Sanskrit and the Wheel-Hub Equation
The same conceptual merger — navel and wheel-hub as a single lexeme — appears in Sanskrit, which preserves *\*h₃nobʰ-* as *nābhi-*. Sanskrit *nābhi-* means both 'navel' and 'wheel-hub' simultaneously; the word is not a metaphor but a literal double reference. The Rigveda uses *nābhi-* in both senses, sometimes in the same hymn, making explicit the cosmological equation of body-centre with axle-centre. This parallel between Sanskrit and Germanic confirms that the dual meaning is not a later development but an inheritance from the common Proto-Indo-European ancestor.
Greek Omphalos
Greek took a different phonological path. The Greek form *omphalos* (ὀμφαλός) is a metathesised reflex of the same PIE root *\*h₃nobʰ-*, where the nasal and the labial consonants switched positions. *Omphalos* preserves both the anatomical sense (navel) and a cosmological one: the stone at Delphi known as the *omphalos* was believed to mark the centre of the world.
The Delphic *omphalos* was a rounded stone set in the adyton of the Temple of Apollo.
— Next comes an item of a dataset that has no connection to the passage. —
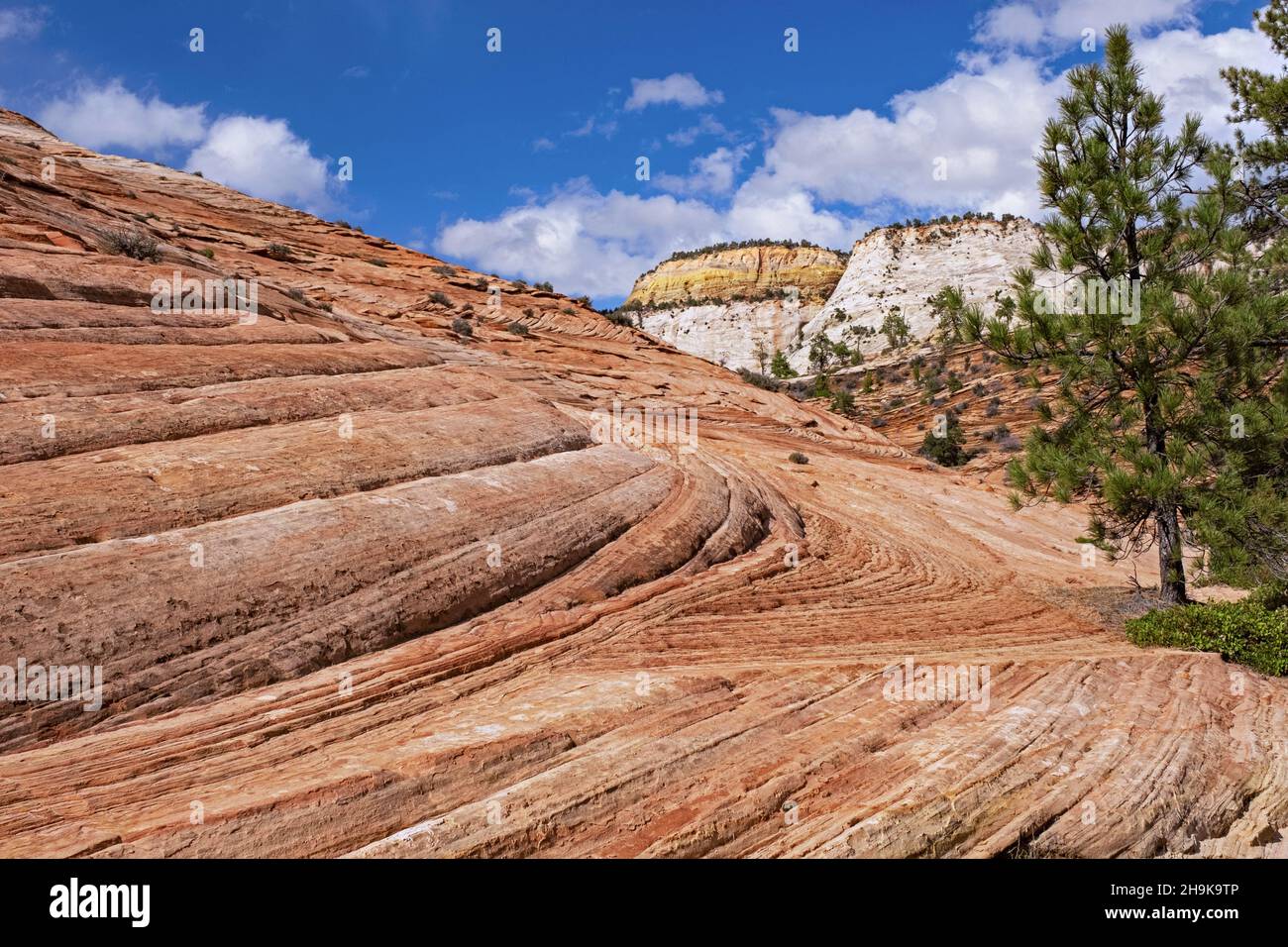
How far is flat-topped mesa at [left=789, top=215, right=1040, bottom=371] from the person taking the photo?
84.2 metres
According to Greek tradition, Zeus had released two eagles from opposite ends of the earth; they flew toward each other and met at Delphi, establishing it as the *mesomphalos* — the navel of the world.
Survival Through the Norman Conquest
*Nafela* survived the Norman Conquest intact. The Normans introduced vast Latin and French vocabulary for the body — *vein*, *artery*, *muscle*, *countenance* — but the navel, a word too deeply embedded in daily bodily reference to be dislodged, kept its Old English form. This is typical of core body-part vocabulary: the older and more frequently used a term, the more resistant it is to displacement.